[Saved data entries]
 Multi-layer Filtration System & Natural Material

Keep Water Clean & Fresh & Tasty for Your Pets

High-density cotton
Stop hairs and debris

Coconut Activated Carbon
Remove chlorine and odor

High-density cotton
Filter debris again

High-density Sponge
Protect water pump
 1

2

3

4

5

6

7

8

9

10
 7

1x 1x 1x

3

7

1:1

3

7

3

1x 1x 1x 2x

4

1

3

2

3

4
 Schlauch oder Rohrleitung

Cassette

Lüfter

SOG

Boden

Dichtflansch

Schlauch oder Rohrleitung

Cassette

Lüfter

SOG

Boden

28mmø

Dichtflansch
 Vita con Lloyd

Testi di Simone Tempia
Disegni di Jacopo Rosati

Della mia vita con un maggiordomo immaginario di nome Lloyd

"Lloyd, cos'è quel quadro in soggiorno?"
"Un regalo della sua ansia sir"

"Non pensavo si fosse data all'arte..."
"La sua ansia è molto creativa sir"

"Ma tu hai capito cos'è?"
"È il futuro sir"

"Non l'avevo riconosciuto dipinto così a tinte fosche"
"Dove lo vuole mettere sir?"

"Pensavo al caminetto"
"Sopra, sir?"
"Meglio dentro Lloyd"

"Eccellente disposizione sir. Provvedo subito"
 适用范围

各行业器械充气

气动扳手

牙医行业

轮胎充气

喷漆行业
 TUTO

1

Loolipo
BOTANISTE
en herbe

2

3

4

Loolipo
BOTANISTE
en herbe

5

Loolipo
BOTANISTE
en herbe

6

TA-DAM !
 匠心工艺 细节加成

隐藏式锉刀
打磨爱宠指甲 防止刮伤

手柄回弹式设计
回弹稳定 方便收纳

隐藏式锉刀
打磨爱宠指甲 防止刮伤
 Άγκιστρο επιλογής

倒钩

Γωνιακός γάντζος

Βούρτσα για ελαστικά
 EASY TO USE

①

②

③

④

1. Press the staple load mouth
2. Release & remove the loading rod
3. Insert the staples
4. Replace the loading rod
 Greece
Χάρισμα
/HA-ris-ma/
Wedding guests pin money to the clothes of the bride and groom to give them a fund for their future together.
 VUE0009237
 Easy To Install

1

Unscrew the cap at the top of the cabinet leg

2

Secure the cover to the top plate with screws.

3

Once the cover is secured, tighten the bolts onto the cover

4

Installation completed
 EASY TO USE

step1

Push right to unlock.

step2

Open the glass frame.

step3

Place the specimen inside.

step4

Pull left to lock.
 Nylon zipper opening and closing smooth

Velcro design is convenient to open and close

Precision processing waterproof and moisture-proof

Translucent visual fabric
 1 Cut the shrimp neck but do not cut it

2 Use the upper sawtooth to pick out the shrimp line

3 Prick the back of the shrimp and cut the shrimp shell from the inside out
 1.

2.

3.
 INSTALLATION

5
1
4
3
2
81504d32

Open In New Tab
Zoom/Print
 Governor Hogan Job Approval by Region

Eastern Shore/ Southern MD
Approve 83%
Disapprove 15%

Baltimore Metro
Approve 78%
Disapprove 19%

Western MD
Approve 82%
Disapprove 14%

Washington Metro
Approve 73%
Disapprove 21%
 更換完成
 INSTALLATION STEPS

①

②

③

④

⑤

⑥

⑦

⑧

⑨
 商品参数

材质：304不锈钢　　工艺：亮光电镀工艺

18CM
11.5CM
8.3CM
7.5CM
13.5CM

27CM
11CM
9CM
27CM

▶ _Task objective_
Write out the records once more, precisely as they stand.

▶ _The completed task_
 Multi-layer Filtration System & Natural Material

Keep Water Clean & Fresh & Tasty for Your Pets

High-density cotton
Stop hairs and debris

Coconut Activated Carbon
Remove chlorine and odor

High-density cotton
Filter debris again

High-density Sponge
Protect water pump
 1

2

3

4

5

6

7

8

9

10
 7

1x 1x 1x

3

7

1:1

3

7

3

1x 1x 1x 2x

4

1

3

2

3

4
 Schlauch oder Rohrleitung

Cassette

Lüfter

SOG

Boden

Dichtflansch

Schlauch oder Rohrleitung

Cassette

Lüfter

SOG

Boden

28mmø

Dichtflansch
 Vita con Lloyd

Testi di Simone Tempia
Disegni di Jacopo Rosati

Della mia vita con un maggiordomo immaginario di nome Lloyd

"Lloyd, cos'è quel quadro in soggiorno?"
"Un regalo della sua ansia sir"

"Non pensavo si fosse data all'arte..."
"La sua ansia è molto creativa sir"

"Ma tu hai capito cos'è?"
"È il futuro sir"

"Non l'avevo riconosciuto dipinto così a tinte fosche"
"Dove lo vuole mettere sir?"

"Pensavo al caminetto"
"Sopra, sir?"
"Meglio dentro Lloyd"

"Eccellente disposizione sir. Provvedo subito"
 适用范围

各行业器械充气

气动扳手

牙医行业

轮胎充气

喷漆行业
 TUTO

1

Loolipo
BOTANISTE
en herbe

2

3

4

Loolipo
BOTANISTE
en herbe

5

Loolipo
BOTANISTE
en herbe

6

TA-DAM !
 匠心工艺 细节加成

隐藏式锉刀
打磨爱宠指甲 防止刮伤

手柄回弹式设计
回弹稳定 方便收纳

隐藏式锉刀
打磨爱宠指甲 防止刮伤
 Άγκιστρο επιλογής

倒钩

Γωνιακός γάντζος

Βούρτσα για ελαστικά
 EASY TO USE

①

②

③

④

1. Press the staple load mouth
2. Release & remove the loading rod
3. Insert the staples
4. Replace the loading rod
 Greece
Χάρισμα
/HA-ris-ma/
Wedding guests pin money to the clothes of the bride and groom to give them a fund for their future together.
 VUE0009237
 Easy To Install

1

Unscrew the cap at the top of the cabinet leg

2

Secure the cover to the top plate with screws.

3

Once the cover is secured, tighten the bolts onto the cover

4

Installation completed
 EASY TO USE

step1

Push right to unlock.

step2

Open the glass frame.

step3

Place the specimen inside.

step4

Pull left to lock.
 Nylon zipper opening and closing smooth

Velcro design is convenient to open and close

Precision processing waterproof and moisture-proof

Translucent visual fabric
 1 Cut the shrimp neck but do not cut it

2 Use the upper sawtooth to pick out the shrimp line

3 Prick the back of the shrimp and cut the shrimp shell from the inside out
 1.

2.

3.
 INSTALLATION

5
1
4
3
2
81504d32

Open In New Tab
Zoom/Print
 Governor Hogan Job Approval by Region

Eastern Shore/ Southern MD
Approve 83%
Disapprove 15%

Baltimore Metro
Approve 78%
Disapprove 19%

Western MD
Approve 82%
Disapprove 14%

Washington Metro
Approve 73%
Disapprove 21%
 更換完成
 INSTALLATION STEPS

①

②

③

④

⑤

⑥

⑦

⑧

⑨
 商品参数

材质：304不锈钢　　工艺：亮光电镀工艺

18CM
11.5CM
8.3CM
7.5CM
13.5CM

27CM
11CM
9CM
27CM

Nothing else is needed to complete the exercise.